#### Exercise brief
Please continue the forum thread below about timing a Julia benchmark against its Rust and C++ versions, picking up right after its last post.

Finally, I run your original code (just removing using Distributions and adding @time main() at end), with time julia trnbias.jl 0 500 0.01 500, and got:

 59.313881 seconds (20.13 M allocations: 16.728 GiB, 0.43% gc time, 0.01% compilation time)

real    1m0,626s
user    1m0,513s
sys     0m0,477s

Then, with the @views in place:

 58.977891 seconds (3.67 k allocations: 292.172 KiB, 0.01% compilation time)

real    1m0,339s
user    1m0,343s
sys     0m0,397s

My conclusions:

  • Startup and compilation time are not relevant for your tests, if you keep them taking at least a few seconds.
  • The use of views reduces significantly the allocations, but that’s not the critical part for performance.
  • The execution seems to be memory-bounded, as getindex is taking most of the time (here).

Can you explain in more detail how to compile and run the Rust and C++ codes so we can test here more easily? Given the tests above I find suprising that such a big performance difference is found (I don´t think bounds checking justifies the difference between C++ and Rust either, in Julia disabling them gives a minor speedup).

(ps: I got a lot of errors trying to compile the Rust or C++ versions, so clearly I don’t know what I’m doing there)

3 Likes

Are you running it on OSX or Linux ? It uses some osx specific headers i think but you can try:

clang++ -Wall -O3 -g -lcurses -std=c++11 TrnBias.CPP -o bin/TRNBIAS
./bin/TRNBIAS 0 1000 0.01 1000

For the rust:

cargo init trnbias
cd trnbias
cargo add rand
`copy pastebin into trnbias/src/main.rs`
cargo build --release
@time cargo run --release -- 0 1000 0.01 1000

@lmiq thanks for the detailed feedback. also any. clue how the view gives you 30% boost on the small but nothing on the large? do we get the array in cache in the small case vs not in the large so then the getindex memory fetch becomes the actual issue and dwards the view improvement or ?

#### Dataset excerpt
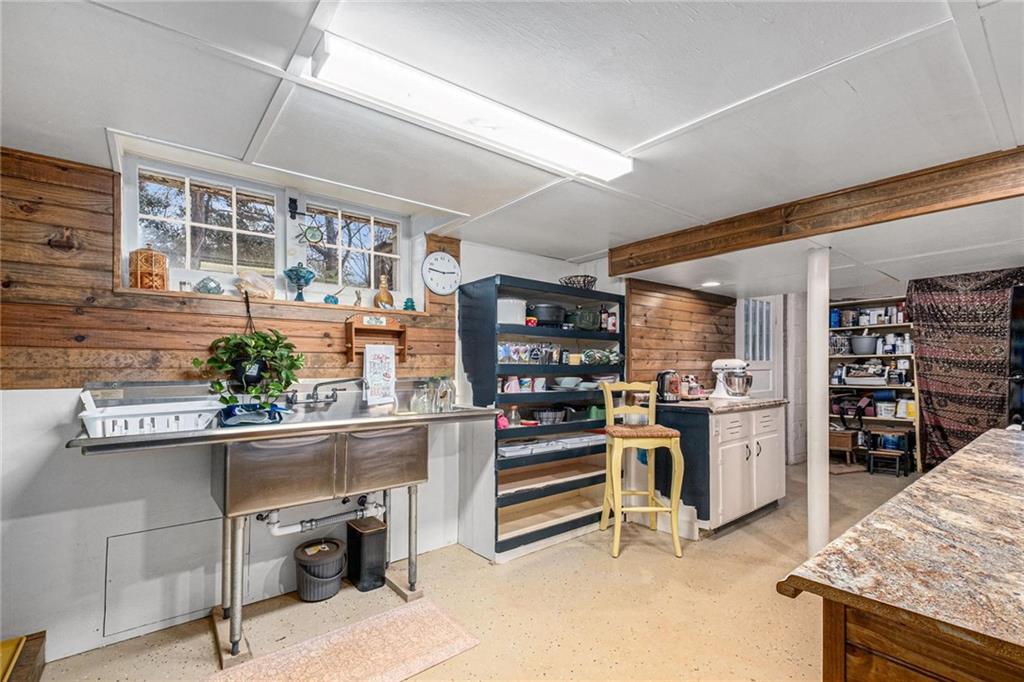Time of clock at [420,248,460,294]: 2:46
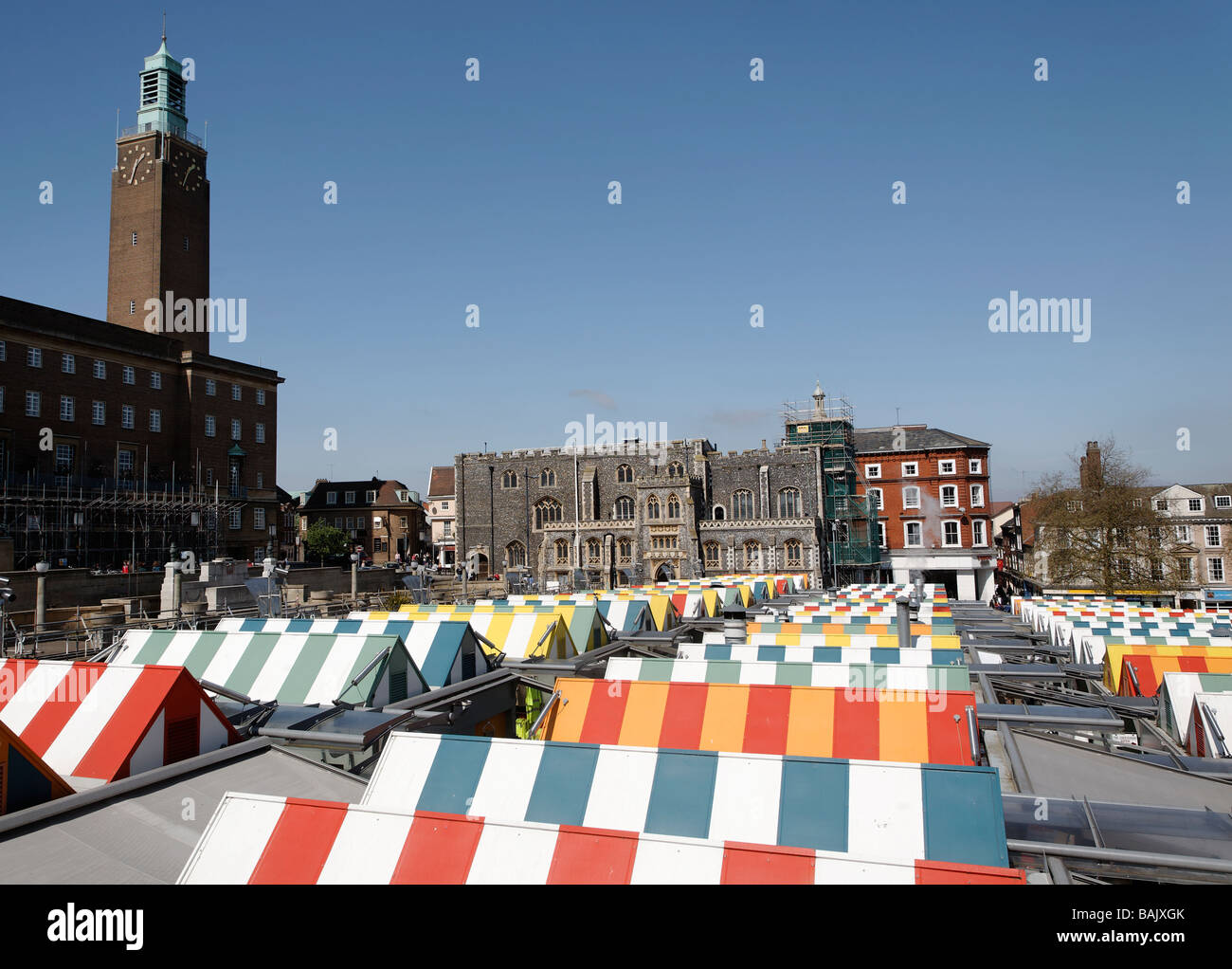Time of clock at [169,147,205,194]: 1:34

#### Final answer
2 Likes

I still got a lot of errors:


% cargo build --release
   Compiling trnbias v0.1.0 (/home/leandro/Downloads/trivial/trnbias)
error[E0252]: the name `SeedableRng` is defined multiple times
 --> src/main.rs:3:21
  |
1 | use rand::SeedableRng;
  |     ----------------- previous import of the trait `SeedableRng` here
2 | use rand_distr::Distribution;
3 | use rand::{RngCore, SeedableRng};
  |                     ^^^^^^^^^^^ `SeedableRng` reimported here
  |
  = note: `SeedableRng` must be defined only once in the type namespace of this module

error[E0432]: unresolved import `rand_distr`
 --> src/main.rs:2:5
  |
2 | use rand_distr::Distribution;
  |     ^^^^^^^^^^ use of undeclared crate or module `rand_distr`

error[E0433]: failed to resolve: use of undeclared type `SystemTime`
  --> src/main.rs:28:29
   |
28 |             .duration_since(SystemTime::UNIX_EPOCH)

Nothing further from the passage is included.